FriarTuck · 01/04/2019 15:01

sometimes you just have to do these things.
So they do something shit, then you do something shit, then they do something else shit, and you reply with more shit.... Are you not seeing a pattern here. Just grow up. Behave like a decent human being and maybe they'll do the same. Because right now you're just as bad as them.

lunicorn · 01/04/2019 15:10

Actually, what the OP did may have reduced not increased the drama. If her normal routine is to get exmil flowers, then nothing has changed therefore no drama.

Hoggytat · 01/04/2019 15:31

I really do get where your heads at at the moment but the best revenge you can do is to spend that money on a treat for yourself and your kids.

Then you are buying something you will enjoy without the headspace burden you need to give to your ex & Exmil.

Forget the revenge socks with your picture on, what would you like to get for yourself?

Flowers
Caliplums · 01/04/2019 16:09

For those of you saying I should focus on my dc, I do! We had a lovely day yesterday as we always do, they made me cards at school and I gave them £2 each to buy me some daffodils.
I'm not sat here crying that my ex doesn't do anything for me, he never has and never will it's not a new situation.
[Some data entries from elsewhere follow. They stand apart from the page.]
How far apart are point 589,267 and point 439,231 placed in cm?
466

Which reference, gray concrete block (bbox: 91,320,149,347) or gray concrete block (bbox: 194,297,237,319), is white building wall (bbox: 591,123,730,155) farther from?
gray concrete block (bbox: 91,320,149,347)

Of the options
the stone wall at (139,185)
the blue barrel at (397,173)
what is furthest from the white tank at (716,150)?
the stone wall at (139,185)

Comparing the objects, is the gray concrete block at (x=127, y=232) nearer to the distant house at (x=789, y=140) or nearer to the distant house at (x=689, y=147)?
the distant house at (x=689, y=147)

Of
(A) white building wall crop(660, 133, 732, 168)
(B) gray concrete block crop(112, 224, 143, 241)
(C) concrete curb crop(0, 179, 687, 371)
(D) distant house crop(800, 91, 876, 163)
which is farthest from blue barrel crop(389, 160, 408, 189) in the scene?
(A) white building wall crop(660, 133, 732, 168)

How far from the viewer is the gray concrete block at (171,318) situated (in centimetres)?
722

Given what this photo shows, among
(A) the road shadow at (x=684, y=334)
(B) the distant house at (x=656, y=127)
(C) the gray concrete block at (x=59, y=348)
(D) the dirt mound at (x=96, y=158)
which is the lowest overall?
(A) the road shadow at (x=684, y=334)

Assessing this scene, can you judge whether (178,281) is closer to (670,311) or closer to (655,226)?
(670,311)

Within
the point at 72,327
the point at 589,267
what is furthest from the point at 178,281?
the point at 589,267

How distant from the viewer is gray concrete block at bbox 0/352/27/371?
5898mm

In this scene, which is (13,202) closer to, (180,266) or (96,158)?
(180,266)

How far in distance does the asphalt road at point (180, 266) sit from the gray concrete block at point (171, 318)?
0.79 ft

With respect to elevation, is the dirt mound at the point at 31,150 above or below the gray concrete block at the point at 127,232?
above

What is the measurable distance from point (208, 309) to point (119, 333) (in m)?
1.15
I have always given exmil flowers from our dc as I do the same with my dm, that is not the issue. I had a very good relationship with her even when I split from her son, that's why I continued to gift her something from them on special occasions, yes she's his mum and it's down to him to buy stuff but I do what i've always done.

The last year with both exdp and mil have been very strained, with constant verbal abuse from him and her clearly believing her son's lies, so I thought fuck you both because they would have been expecting me not to bother getting her anything.
There is no drama involving my dc, they are quite fine and will continue to have a relationship with their family whether I speak to them or not.

OP posts:
perfectstorm · 01/04/2019 16:58

@lunicorn, the OP said earlier:

She will definetly not accept them as a peace offering, I know her too well. She'll be on the phone to the ex telling him all about the flowers I gave her and saying I'm only doing it to be a bitch.

So, no.

lunicorn · 02/04/2019 10:31

Yes perfect storm, but still less drama than not giving them.
This way, she may be gossiped about behind her back, but no drama will come her way.

perfectstorm · 02/04/2019 13:55

Well, that's not what the OP's actual words say, but perhaps you're more closely acquainted with the situation.

I'm afraid my own patience with manufactured, entirely avoidable drama that impacts on people's kids is currently at an all time low for my own reasons, so I should probably leave it there.